Posts tagged with: log4j

Hadoop log compression on the fly with log4j

Hadoop logs are as verbose and useful as heavy. From that last perspective, some want to zip their logs so they can maintain their /var/log partition under warnings.

Thanks to log4j, you can achieve that in 2 ways :

1. use the log4j-extras package

2. use the log4j2 package which contains (at least !) compression

Here I’ll use the first, using it for Hive logging :

  • Download the log4j-extras package
  • put the jar in the lib : either you want to put in for “global” Hadoop, or maybe here just for Hive, so put it in /usr/hdp/2.2.4.2-2/hive/lib/
  • now adjust log4j properties to use rolling.RollingFileAppender instead of DRFA (Daily Rolling File Appender) using Ambari (for the example, in Advanced hive-log4j of the Hive service configs) or in Hive log4j.properties
hive.root.logger=INFO,request

log4j.appender.request=org.apache.log4j.rolling.RollingFileAppender
log4j.appender.request.File=${hive.log.dir}/${hive.log.file}
log4j.appender.request.RollingPolicy=org.apache.log4j.rolling.TimeBasedRollingPolicy
log4j.appender.request.RollingPolicy.ActiveFileName=${hive.log.dir}/${hive.log.file}
log4j.appender.request.RollingPolicy.FileNamePattern=${hive.log.dir}/${hive.log.file}.%d{yyyyMMdd}.log.gz
log4j.appender.request.layout = org.apache.log4j.PatternLayout
log4j.appender.request.layout.ConversionPattern=%d{ISO8601} %-5p [%t]: %c{2} (%F:%M(%L)) - %m%n

Remember to get over the DRFA lines by commenting or deleting the lines.

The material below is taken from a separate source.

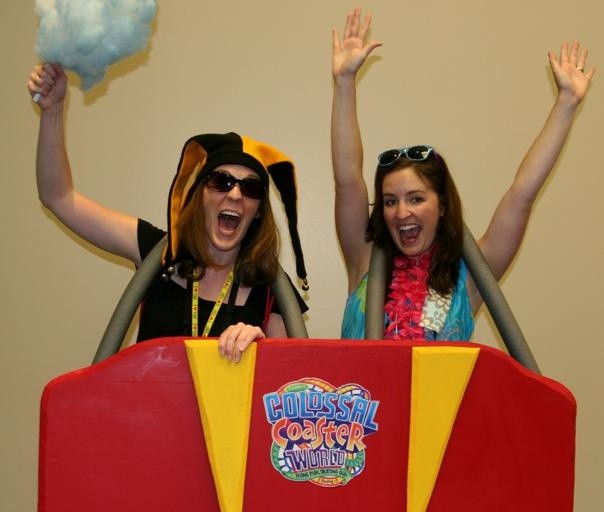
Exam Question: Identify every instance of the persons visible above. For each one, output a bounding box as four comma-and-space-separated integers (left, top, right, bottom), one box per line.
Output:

Restart components, and you have zipped DRFA on daily basis (yyyyMMdd)

 


adjust log4j log level for a class

In all adjustments you can do in log4j (and there’s a lot), you may want to adjust the verbosity level of a particular class.

For example, I wanted to decrease verbosity of CapacityScheduler because I had the ResourceManager log full of

2015-12-15 12:11:06,667 INFO capacity.CapacityScheduler (CapacityScheduler.java:completedContainer(1190)) - Null container completed...
2015-12-15 12:11:06,667 INFO capacity.CapacityScheduler (CapacityScheduler.java:completedContainer(1190)) - Null container completed...
2015-12-15 12:11:06,667 INFO capacity.CapacityScheduler (CapacityScheduler.java:completedContainer(1190)) - Null container completed...
2015-12-15 12:11:06,668 INFO capacity.CapacityScheduler (CapacityScheduler.java:completedContainer(1190)) - Null container completed...

I first found the CapacityScheduler “full name” length (meaning with the package) referenced under 

log4j.logger.org.apache.hadoop.yarn.server.resourcemanager.scheduler.capacity.CapacityScheduler=WARN

Restarted ResourceManager, and voilà!